Saleh is believed to be the third Arab American to become a head coach in the NFL. He follows Abe Gibron, who led Chicago from 1972-74, and Rich Kotite, who coached the Eagles (1991-94) and Jets (1995-96) — both of whom also had Lebanese roots.
Saleh is also just the fourth active NFL head coach who is a minority, joining Miami’s Brian Flores, Washington’s Ron Rivera and Pittsburgh’s Mike Tomlin.
“Robert Saleh has made history on the field and off,” New York City Mayor Bill de Blasio tweeted Friday night. “Now he’s knocking down barriers in our own backyard. Congrats, Coach!”
While Saleh’s focus will be on restoring the Jets to respectability and not necessarily being an inspiration, he has provided a path for others to someday follow.

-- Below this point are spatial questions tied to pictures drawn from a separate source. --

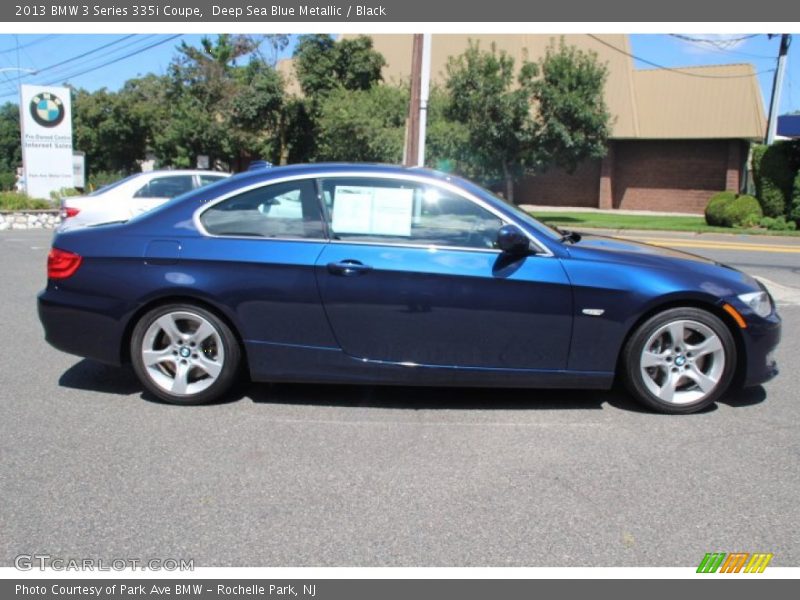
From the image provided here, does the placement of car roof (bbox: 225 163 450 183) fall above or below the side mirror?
above

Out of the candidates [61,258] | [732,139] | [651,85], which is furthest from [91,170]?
[61,258]

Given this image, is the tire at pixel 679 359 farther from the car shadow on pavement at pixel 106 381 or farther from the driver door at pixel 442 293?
the car shadow on pavement at pixel 106 381

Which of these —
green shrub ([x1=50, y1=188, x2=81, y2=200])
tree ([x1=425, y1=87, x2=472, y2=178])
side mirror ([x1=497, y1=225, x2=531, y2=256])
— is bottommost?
green shrub ([x1=50, y1=188, x2=81, y2=200])

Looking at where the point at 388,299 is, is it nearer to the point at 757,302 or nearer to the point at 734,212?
the point at 757,302

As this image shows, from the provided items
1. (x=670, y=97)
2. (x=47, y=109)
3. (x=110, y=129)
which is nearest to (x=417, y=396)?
(x=47, y=109)

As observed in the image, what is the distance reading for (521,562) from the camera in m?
3.06

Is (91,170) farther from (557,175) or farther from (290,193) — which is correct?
(290,193)

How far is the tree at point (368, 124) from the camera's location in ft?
91.0

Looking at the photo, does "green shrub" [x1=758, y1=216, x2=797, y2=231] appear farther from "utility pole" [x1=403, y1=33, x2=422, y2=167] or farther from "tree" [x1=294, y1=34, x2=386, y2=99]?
"tree" [x1=294, y1=34, x2=386, y2=99]

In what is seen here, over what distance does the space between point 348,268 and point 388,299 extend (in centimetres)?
32

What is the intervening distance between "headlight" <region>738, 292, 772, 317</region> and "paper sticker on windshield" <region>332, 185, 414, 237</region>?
2.21 m

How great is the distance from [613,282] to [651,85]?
32.8m

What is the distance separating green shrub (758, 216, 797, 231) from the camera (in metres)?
22.3

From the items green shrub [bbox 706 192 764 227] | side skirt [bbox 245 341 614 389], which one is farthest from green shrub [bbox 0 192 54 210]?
green shrub [bbox 706 192 764 227]
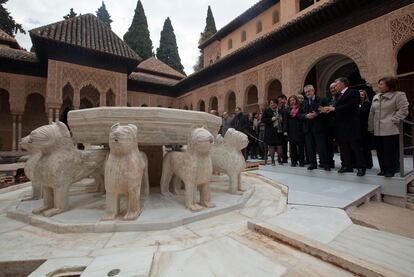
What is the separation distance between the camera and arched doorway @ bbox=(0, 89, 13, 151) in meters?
16.9

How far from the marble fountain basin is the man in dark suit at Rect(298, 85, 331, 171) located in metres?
2.95

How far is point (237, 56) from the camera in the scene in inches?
577

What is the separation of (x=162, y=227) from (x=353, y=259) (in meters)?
1.63

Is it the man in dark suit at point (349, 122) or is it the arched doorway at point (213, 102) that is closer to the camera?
the man in dark suit at point (349, 122)

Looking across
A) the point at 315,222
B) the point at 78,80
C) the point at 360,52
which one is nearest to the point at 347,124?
the point at 315,222

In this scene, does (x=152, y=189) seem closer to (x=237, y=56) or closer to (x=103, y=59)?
(x=237, y=56)

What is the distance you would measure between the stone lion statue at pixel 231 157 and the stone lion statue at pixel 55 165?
188 cm

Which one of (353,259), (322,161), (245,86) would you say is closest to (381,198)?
(322,161)

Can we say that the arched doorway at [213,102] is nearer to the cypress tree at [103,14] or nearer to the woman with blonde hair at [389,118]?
the woman with blonde hair at [389,118]

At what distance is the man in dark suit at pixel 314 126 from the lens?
16.0ft

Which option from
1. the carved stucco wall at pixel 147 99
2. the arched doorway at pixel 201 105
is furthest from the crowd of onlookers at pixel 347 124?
the carved stucco wall at pixel 147 99

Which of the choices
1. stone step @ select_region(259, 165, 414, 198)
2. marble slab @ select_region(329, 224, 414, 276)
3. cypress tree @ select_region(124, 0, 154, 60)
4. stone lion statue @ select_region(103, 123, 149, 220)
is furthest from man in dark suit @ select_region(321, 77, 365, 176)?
cypress tree @ select_region(124, 0, 154, 60)

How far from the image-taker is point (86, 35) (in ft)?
50.6

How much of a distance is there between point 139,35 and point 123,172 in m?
30.7
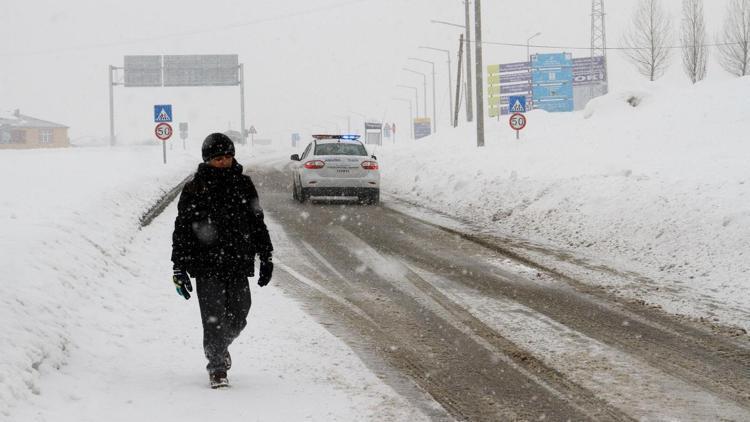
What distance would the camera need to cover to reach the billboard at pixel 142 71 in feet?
222

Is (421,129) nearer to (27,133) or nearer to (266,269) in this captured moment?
(27,133)

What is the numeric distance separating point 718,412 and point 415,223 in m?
10.6

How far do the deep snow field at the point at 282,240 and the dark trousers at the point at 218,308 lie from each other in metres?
0.29

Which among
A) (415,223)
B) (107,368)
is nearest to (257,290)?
(107,368)

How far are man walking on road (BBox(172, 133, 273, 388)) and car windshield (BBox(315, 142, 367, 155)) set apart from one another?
1388 cm

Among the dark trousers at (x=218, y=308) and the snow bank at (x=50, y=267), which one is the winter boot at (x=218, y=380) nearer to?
the dark trousers at (x=218, y=308)

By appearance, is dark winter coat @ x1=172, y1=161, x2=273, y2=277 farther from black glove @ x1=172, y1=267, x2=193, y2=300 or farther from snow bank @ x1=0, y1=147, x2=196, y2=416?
snow bank @ x1=0, y1=147, x2=196, y2=416

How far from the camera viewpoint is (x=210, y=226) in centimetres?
550

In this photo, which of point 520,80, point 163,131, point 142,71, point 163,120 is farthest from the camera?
point 520,80

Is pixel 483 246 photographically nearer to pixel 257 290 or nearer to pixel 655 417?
pixel 257 290

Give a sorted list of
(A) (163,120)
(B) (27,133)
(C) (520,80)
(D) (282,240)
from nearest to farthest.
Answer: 1. (D) (282,240)
2. (A) (163,120)
3. (C) (520,80)
4. (B) (27,133)

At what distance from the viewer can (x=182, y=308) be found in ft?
26.9

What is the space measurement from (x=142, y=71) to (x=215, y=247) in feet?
218

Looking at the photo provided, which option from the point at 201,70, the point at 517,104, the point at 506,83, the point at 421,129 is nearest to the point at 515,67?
the point at 506,83
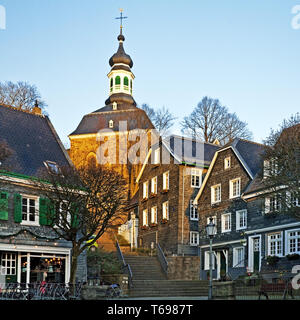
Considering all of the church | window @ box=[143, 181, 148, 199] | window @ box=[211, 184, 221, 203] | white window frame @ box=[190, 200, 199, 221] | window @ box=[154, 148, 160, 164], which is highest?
the church

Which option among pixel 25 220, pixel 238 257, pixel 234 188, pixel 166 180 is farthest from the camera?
pixel 166 180

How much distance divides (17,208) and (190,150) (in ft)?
52.7

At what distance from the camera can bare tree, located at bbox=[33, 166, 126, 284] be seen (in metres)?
24.3

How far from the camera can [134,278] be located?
3080 centimetres

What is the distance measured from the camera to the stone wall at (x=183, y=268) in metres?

“Any person in a new job, their first goal is going to be performance in their job,” Hooper said. “But I think a secondary consideration might be being an example to Muslim and Arab American youth around the country, that this kind of inclusion and respect for diversity is possible.
“But I don’t think he got the job because of his ethnic or religious background. He got this job because he’s good at what he does.”